Writer: Chesca Cholewa
Director: Milda Baginskaite
It’s always disappointing when advance publicity proves deceptive. In the case of My Old Man the company imagine if… promised “part theatre, part film”, with a cast of eight. In fact it is a film, with one actor – Chesca Cholewa, the writer – appearing on stage in three brief scenes in dialogue with a pre-recorded or filmed character. My Old Man passes an hour pleasantly, but it lacks the anticipated originality and emotional bite. The premiere performance added goodies in the form of a very decent singer of good songs as warm-up (and Dream a Little Dream of Me to introduce the film) and sets of dominos for the audience, seated at tables, to identify with Grandad Michal’s obsession.
The story is simple. Tasha (Cholewa) moves out of her grandfather’s house and gets a flat in Leeds. The grandfather, Michal, is a blind Polish war veteran. Then his next-door neighbour and dominoes opponent also moves out, to be replaced by a foul-mouthed bigot. Michal is tormented by loneliness and fears that partly derive from his war experience. Tasha is making her way as a children’s author and gains a very nice middle-class black boyfriend. A couple of explosive scenes and we are ready for a sweetly sentimental ending.

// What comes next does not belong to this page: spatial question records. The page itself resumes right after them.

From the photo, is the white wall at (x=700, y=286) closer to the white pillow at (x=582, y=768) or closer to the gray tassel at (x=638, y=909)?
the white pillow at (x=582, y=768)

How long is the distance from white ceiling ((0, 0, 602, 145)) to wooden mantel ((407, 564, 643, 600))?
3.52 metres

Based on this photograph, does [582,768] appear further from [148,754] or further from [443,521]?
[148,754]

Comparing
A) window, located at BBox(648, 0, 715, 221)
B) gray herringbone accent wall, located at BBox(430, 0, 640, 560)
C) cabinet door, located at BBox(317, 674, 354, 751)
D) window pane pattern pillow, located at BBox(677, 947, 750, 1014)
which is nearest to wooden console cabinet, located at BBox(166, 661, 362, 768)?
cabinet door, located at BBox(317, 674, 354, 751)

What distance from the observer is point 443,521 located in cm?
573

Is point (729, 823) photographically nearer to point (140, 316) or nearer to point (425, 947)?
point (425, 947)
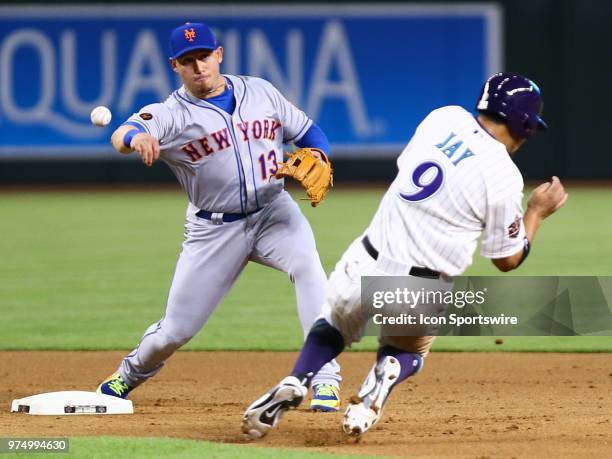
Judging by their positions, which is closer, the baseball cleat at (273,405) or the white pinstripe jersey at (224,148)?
the baseball cleat at (273,405)

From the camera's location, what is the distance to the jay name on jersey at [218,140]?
5930 mm

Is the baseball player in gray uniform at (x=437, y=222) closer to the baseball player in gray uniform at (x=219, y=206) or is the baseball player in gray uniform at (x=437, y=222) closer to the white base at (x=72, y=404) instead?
the baseball player in gray uniform at (x=219, y=206)

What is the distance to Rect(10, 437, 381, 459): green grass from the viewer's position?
15.5 feet

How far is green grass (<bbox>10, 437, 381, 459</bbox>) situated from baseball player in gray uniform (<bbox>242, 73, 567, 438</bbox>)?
0.38 ft

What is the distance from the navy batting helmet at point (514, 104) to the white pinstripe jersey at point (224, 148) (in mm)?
1566

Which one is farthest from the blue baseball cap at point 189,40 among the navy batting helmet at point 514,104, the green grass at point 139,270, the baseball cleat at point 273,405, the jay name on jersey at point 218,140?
the green grass at point 139,270

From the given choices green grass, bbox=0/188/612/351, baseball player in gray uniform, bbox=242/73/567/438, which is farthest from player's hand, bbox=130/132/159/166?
green grass, bbox=0/188/612/351

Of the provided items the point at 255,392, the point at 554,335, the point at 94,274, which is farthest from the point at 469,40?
the point at 255,392

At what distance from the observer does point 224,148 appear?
596cm

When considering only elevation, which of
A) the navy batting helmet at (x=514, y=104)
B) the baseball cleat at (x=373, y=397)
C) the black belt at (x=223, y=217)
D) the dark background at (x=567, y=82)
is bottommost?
the dark background at (x=567, y=82)

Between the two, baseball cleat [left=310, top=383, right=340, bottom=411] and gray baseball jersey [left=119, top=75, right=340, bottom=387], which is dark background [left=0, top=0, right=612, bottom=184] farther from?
baseball cleat [left=310, top=383, right=340, bottom=411]

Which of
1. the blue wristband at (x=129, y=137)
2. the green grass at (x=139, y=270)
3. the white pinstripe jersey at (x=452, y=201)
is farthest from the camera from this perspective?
the green grass at (x=139, y=270)

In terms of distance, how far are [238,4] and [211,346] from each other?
14.2 meters

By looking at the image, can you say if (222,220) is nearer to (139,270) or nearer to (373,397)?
(373,397)
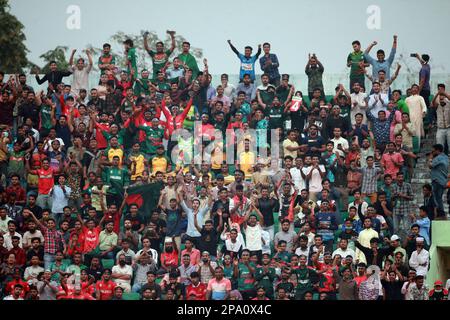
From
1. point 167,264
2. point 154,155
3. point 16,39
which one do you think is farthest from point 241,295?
point 16,39

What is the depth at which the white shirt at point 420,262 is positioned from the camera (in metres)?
28.0

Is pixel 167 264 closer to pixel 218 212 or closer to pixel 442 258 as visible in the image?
pixel 218 212

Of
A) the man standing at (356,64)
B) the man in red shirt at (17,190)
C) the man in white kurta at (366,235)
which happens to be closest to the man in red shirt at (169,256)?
the man in red shirt at (17,190)

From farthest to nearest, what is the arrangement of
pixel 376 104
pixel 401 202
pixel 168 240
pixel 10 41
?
pixel 10 41, pixel 376 104, pixel 401 202, pixel 168 240

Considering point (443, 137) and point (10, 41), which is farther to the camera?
point (10, 41)

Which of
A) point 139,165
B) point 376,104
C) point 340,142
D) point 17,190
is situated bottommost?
point 17,190

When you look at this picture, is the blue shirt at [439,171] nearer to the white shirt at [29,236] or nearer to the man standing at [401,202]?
the man standing at [401,202]

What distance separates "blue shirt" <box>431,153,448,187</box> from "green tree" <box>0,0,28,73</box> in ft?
59.7

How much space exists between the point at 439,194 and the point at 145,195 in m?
5.62

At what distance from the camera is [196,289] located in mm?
27984

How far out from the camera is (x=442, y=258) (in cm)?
2939

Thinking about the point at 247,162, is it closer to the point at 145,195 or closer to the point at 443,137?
the point at 145,195

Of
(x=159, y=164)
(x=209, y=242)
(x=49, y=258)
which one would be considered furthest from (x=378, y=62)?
(x=49, y=258)
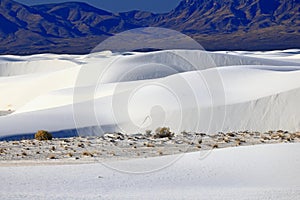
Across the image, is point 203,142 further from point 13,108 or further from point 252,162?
point 13,108

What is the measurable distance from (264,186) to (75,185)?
3.76 meters

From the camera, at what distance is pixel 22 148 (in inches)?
794

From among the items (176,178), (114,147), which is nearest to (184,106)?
(114,147)

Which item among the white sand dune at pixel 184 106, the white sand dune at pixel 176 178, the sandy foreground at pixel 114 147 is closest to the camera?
the white sand dune at pixel 176 178

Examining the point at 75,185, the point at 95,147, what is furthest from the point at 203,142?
the point at 75,185

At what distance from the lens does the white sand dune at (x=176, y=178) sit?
11.5 m

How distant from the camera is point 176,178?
13375mm

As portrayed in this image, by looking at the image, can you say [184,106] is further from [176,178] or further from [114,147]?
[176,178]

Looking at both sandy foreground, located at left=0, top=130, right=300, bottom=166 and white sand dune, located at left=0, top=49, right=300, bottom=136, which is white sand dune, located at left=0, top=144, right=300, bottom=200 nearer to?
sandy foreground, located at left=0, top=130, right=300, bottom=166

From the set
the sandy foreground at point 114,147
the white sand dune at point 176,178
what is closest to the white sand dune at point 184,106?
the sandy foreground at point 114,147

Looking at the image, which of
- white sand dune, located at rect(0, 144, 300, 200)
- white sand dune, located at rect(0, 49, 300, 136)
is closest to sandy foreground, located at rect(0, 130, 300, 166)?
white sand dune, located at rect(0, 144, 300, 200)

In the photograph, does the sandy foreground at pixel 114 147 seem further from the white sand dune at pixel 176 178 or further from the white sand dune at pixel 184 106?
the white sand dune at pixel 184 106

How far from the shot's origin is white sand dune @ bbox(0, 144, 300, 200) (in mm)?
11500

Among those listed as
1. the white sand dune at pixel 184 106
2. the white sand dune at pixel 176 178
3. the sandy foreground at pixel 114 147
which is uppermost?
the white sand dune at pixel 176 178
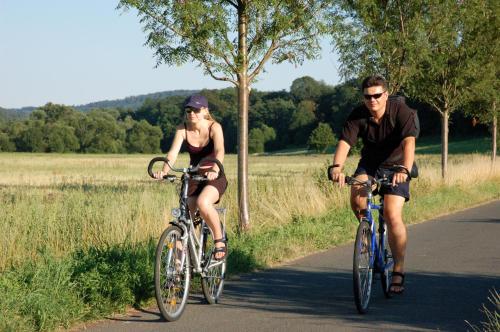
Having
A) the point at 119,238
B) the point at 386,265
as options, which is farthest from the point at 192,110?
the point at 119,238

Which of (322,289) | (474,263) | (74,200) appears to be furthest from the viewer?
(74,200)

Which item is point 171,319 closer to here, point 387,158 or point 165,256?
point 165,256

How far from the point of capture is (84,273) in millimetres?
7125

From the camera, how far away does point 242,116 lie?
12.1 metres

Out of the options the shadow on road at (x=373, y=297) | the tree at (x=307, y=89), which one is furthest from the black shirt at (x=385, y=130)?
the tree at (x=307, y=89)

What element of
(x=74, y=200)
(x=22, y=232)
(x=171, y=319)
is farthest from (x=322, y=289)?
(x=74, y=200)

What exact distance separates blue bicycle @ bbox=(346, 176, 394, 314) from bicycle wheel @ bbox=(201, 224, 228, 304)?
1299mm

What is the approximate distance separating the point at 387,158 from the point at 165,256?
7.48 ft

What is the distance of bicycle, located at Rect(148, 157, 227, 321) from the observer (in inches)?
259

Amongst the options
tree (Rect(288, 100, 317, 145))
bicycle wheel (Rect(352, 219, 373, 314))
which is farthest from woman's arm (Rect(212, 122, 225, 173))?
tree (Rect(288, 100, 317, 145))

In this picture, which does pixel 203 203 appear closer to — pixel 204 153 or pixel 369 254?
pixel 204 153

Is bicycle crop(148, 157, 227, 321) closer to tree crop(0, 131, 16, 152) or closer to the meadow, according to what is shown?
the meadow

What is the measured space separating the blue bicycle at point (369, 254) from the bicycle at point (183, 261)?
4.25ft

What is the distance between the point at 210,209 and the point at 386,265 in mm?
1744
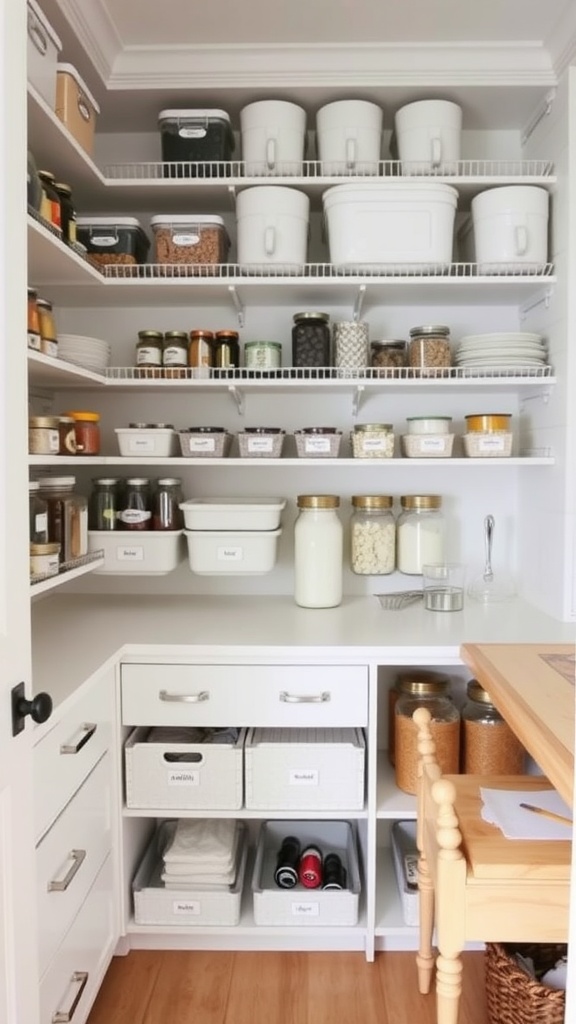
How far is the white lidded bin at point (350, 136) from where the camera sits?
1960 millimetres

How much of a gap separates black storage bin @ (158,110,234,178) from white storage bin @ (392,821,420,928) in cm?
200

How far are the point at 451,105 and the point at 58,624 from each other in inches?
70.2

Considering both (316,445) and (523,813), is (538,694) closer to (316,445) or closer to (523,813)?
(523,813)

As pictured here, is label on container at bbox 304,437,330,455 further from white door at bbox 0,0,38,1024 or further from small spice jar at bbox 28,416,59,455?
white door at bbox 0,0,38,1024

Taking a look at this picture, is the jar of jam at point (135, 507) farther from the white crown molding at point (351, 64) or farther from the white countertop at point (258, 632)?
the white crown molding at point (351, 64)

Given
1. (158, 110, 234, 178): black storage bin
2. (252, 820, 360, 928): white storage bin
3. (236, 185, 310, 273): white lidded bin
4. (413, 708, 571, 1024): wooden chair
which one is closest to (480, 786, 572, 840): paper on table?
(413, 708, 571, 1024): wooden chair

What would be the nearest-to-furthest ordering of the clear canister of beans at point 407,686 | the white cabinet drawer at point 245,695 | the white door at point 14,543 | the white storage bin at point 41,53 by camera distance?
1. the white door at point 14,543
2. the white storage bin at point 41,53
3. the white cabinet drawer at point 245,695
4. the clear canister of beans at point 407,686

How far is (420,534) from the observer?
217 cm

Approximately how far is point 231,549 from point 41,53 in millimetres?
1279

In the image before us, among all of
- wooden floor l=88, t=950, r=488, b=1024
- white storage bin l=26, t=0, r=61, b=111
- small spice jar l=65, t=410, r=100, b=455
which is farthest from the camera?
small spice jar l=65, t=410, r=100, b=455

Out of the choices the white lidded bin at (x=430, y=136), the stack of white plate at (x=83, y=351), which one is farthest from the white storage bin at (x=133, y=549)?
the white lidded bin at (x=430, y=136)

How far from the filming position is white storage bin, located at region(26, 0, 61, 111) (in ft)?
5.04

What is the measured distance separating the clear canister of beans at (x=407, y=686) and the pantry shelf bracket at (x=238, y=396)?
96 centimetres

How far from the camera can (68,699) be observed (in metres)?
1.39
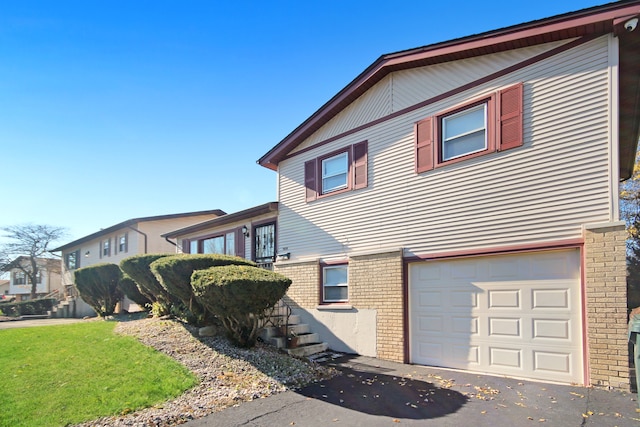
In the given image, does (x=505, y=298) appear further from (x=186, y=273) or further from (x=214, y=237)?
(x=214, y=237)

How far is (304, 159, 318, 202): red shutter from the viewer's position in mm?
11591

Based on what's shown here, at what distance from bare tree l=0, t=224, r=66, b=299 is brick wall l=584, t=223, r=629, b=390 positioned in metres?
45.0

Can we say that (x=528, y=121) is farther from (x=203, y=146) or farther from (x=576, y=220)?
(x=203, y=146)

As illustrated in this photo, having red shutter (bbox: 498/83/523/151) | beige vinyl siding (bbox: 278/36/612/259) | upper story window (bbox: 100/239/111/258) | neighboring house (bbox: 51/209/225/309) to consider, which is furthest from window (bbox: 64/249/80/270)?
red shutter (bbox: 498/83/523/151)

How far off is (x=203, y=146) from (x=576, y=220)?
11142mm

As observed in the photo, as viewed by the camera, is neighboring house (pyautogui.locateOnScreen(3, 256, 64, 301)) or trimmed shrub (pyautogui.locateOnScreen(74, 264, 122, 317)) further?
neighboring house (pyautogui.locateOnScreen(3, 256, 64, 301))

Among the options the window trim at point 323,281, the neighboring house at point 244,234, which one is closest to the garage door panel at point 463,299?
the window trim at point 323,281

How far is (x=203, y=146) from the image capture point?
13617 millimetres

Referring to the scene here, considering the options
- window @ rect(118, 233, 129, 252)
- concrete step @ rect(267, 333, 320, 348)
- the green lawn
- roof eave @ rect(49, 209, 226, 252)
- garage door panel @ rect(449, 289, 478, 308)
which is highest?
roof eave @ rect(49, 209, 226, 252)

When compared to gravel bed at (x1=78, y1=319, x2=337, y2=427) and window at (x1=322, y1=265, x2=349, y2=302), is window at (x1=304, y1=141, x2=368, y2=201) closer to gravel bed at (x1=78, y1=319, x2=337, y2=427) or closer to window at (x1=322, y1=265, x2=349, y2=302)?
window at (x1=322, y1=265, x2=349, y2=302)

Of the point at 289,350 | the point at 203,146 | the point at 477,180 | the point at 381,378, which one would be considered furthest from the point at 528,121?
the point at 203,146

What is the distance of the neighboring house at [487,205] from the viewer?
653 centimetres

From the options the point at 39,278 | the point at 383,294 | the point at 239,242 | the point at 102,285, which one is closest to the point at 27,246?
the point at 39,278

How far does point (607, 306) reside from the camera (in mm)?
6176
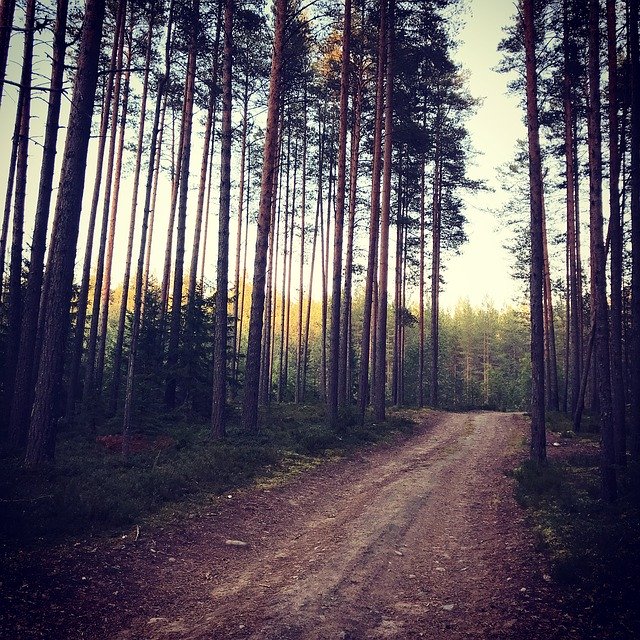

Milda Baginskaite’s direction and Brett Chapman’s on-location photography, aided by an effectively understated use of music, are both realistic and atmospheric. Michal Paul Shelley adds wry humour, resilience and a warm humanity to the blankness of suffering, but overall the characters are two-dimensional, though effectively played by such as Lorraine Bruce (unfailingly sympathetic as Cathy, the kindly dinner lady), Liam Fox (foul-mouthed and aggressive as the neighbour) and Aaron Cobham (a little too charming as the boyfriend). Chesca Cholewa as Tasha makes a virtue of ordinariness – and why not?
Any positive representation of Poles in Britain, a people who have done so much for us over the years, from pilots to plumbers, is to be welcomed, but you wonder how much of a message My Old Man carries: young people move away, but many of them still care about elderly relatives; old soldiers never die, Poles no less than British; bigots are loathsome. All these are true and, quite possibly, worth repeating, but neither ideas nor characters catch fire in a mostly low-key film.